** Start LISTING **

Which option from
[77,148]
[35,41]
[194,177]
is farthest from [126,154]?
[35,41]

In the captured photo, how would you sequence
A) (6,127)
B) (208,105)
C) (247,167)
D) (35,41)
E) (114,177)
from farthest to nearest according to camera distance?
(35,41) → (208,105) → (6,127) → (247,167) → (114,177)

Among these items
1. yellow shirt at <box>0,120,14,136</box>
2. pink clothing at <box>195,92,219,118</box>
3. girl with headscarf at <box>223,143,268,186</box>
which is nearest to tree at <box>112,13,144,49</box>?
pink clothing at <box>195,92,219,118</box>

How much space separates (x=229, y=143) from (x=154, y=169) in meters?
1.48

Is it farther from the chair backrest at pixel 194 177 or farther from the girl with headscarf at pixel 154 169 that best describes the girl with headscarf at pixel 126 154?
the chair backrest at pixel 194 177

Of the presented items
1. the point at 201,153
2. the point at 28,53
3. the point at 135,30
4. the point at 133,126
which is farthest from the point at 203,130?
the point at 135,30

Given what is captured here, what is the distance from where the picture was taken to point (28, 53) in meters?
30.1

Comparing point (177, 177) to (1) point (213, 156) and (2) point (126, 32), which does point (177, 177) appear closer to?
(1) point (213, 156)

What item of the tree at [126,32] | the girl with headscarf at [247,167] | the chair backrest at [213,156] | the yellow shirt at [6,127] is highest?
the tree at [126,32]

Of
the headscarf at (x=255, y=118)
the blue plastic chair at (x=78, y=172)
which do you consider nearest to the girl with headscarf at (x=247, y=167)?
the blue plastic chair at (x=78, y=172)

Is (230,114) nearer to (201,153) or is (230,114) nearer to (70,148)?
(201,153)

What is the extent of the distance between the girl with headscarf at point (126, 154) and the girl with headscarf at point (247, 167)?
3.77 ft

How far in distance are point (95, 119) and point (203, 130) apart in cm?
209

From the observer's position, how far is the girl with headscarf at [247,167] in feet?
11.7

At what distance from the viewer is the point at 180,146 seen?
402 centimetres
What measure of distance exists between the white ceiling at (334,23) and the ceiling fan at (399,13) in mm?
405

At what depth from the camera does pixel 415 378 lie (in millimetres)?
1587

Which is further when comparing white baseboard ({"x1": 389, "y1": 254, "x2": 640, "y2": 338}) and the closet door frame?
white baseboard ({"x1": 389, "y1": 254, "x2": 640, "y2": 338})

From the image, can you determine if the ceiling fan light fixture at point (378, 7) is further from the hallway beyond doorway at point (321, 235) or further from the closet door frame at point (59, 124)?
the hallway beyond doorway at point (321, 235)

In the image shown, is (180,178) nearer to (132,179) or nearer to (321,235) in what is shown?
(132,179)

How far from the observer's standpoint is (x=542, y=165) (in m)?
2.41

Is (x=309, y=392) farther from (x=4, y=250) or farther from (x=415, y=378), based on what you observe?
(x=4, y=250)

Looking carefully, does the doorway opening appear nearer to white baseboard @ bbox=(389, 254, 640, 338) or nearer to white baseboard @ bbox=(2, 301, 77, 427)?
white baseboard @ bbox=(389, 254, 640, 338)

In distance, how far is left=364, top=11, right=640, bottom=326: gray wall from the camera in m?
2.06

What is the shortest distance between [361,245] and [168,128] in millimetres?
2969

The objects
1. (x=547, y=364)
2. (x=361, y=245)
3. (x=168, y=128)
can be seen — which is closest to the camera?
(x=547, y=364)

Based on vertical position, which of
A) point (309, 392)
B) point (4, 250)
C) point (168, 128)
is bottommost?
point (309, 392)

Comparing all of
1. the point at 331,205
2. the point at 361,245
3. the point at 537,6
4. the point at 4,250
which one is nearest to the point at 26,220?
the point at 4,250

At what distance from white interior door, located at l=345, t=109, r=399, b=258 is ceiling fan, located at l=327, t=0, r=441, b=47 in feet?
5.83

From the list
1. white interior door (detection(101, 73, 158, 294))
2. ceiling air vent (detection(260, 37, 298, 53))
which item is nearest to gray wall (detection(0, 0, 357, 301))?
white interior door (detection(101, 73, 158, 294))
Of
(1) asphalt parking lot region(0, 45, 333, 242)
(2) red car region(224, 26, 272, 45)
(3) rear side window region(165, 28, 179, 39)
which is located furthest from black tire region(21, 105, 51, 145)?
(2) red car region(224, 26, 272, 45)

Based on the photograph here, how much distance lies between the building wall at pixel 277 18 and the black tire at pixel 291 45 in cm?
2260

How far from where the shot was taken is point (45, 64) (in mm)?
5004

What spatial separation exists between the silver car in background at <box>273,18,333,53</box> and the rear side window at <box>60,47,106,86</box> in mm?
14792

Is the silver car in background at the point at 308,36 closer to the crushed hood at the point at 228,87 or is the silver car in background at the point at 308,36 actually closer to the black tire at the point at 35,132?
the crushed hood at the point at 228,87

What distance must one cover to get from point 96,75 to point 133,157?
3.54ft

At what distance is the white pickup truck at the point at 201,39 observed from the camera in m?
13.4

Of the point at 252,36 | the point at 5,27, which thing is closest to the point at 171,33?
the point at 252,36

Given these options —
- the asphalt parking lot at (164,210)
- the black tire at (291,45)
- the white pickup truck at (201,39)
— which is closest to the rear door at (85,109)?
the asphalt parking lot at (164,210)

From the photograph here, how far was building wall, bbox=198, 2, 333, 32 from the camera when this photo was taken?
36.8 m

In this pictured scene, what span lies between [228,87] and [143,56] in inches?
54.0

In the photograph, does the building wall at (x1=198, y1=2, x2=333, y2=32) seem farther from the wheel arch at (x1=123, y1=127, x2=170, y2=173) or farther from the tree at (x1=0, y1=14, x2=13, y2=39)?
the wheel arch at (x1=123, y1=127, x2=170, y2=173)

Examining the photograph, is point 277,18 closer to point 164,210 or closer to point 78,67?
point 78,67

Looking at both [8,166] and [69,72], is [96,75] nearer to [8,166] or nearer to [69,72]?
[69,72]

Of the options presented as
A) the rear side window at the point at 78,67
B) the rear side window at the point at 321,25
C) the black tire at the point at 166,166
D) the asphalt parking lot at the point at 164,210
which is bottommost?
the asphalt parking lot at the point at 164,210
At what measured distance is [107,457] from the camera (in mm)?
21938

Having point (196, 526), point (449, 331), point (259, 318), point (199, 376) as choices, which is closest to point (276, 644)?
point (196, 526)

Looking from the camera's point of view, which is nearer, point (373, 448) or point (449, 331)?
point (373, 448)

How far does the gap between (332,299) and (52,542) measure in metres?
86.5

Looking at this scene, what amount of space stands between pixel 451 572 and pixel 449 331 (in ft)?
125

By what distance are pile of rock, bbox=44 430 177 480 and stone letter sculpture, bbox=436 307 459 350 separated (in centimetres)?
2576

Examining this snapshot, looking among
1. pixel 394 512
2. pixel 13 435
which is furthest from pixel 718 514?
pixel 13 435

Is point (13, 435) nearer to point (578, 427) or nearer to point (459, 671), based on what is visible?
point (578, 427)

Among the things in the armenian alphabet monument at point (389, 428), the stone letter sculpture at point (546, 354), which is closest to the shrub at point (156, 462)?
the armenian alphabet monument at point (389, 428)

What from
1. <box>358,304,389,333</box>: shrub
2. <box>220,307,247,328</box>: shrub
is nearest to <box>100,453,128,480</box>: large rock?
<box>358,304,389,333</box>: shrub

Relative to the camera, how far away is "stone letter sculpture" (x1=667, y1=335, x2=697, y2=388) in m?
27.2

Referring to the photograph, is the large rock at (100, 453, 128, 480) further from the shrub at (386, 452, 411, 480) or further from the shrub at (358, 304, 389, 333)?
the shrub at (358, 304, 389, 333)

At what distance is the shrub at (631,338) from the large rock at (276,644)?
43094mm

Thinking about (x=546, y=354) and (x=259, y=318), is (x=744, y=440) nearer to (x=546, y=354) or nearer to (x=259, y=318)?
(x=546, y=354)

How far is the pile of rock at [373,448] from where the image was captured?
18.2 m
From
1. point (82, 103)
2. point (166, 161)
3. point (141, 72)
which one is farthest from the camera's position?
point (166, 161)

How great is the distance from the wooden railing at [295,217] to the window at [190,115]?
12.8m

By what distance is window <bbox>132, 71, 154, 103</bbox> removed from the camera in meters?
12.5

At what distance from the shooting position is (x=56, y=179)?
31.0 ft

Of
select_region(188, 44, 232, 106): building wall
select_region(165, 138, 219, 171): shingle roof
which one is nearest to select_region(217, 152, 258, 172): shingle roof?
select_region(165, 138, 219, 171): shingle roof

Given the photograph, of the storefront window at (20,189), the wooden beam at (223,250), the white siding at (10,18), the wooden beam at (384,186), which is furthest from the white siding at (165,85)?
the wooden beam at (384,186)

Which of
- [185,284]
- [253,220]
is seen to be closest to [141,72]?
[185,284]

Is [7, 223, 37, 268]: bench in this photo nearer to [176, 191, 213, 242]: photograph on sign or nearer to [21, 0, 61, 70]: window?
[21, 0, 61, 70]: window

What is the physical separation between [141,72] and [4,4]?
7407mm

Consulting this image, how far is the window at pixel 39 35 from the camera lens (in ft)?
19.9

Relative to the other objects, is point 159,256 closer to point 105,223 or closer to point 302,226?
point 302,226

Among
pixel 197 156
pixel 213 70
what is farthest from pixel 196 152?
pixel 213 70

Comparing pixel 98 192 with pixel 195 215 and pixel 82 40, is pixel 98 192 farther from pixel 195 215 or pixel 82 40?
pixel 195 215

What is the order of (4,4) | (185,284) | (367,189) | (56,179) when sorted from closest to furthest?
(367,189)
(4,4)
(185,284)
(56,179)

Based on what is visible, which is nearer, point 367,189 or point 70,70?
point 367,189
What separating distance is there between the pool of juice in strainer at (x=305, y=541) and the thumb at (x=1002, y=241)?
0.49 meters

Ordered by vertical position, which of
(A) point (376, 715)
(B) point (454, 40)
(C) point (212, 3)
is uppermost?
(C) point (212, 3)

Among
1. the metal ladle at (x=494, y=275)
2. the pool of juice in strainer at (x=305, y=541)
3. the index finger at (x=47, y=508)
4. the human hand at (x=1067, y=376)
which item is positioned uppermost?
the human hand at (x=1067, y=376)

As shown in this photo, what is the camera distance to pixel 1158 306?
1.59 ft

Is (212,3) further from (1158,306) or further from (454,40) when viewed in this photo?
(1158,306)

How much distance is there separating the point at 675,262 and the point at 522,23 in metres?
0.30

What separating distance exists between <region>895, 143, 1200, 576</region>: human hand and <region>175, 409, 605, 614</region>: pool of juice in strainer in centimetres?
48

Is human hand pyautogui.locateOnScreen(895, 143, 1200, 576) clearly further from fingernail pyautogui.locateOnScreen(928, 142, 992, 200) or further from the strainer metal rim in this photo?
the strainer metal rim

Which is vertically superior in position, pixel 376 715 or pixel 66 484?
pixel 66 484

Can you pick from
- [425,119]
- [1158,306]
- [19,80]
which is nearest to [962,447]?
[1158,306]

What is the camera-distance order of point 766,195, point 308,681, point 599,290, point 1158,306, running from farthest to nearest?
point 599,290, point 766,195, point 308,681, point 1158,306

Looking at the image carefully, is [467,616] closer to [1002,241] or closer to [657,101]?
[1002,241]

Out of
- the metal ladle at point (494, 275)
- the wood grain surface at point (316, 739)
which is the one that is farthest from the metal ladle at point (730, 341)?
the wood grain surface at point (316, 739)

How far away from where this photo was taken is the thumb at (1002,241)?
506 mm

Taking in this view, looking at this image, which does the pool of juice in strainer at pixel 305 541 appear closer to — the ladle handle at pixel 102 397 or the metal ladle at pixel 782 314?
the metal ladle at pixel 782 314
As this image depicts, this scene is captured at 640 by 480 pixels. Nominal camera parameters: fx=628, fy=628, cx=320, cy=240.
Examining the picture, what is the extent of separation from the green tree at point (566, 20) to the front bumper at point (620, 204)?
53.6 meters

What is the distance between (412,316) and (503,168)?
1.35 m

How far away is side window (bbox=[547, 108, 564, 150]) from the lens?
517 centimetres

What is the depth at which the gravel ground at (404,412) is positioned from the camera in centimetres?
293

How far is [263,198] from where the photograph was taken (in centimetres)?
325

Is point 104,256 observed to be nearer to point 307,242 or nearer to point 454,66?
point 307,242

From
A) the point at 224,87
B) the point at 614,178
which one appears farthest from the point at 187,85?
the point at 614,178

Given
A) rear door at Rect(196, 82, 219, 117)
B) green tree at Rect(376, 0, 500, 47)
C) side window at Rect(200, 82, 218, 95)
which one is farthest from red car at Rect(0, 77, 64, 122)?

** End LISTING **

### WHAT IS ASKED
Transcribe, word for word, every line from the one containing "What is the distance between" through the final line of the entries, and nothing else.

### ANSWER FOR THE TASK
What is the distance between (412,316) and (503,168)?
1.35 m

How far away is side window (bbox=[547, 108, 564, 150]) from the lens?
517 centimetres

What is the depth at which the gravel ground at (404,412) is positioned from the camera in centimetres?
293

How far is [263,198] from where the photograph was taken (in centimetres)?
325

Is point 104,256 observed to be nearer to point 307,242 or nearer to point 454,66?
point 307,242

From
A) the point at 224,87
B) the point at 614,178
which one appears farthest from the point at 187,85?
the point at 614,178

Given
A) rear door at Rect(196, 82, 219, 117)
B) green tree at Rect(376, 0, 500, 47)
C) side window at Rect(200, 82, 218, 95)
which one is farthest from red car at Rect(0, 77, 64, 122)?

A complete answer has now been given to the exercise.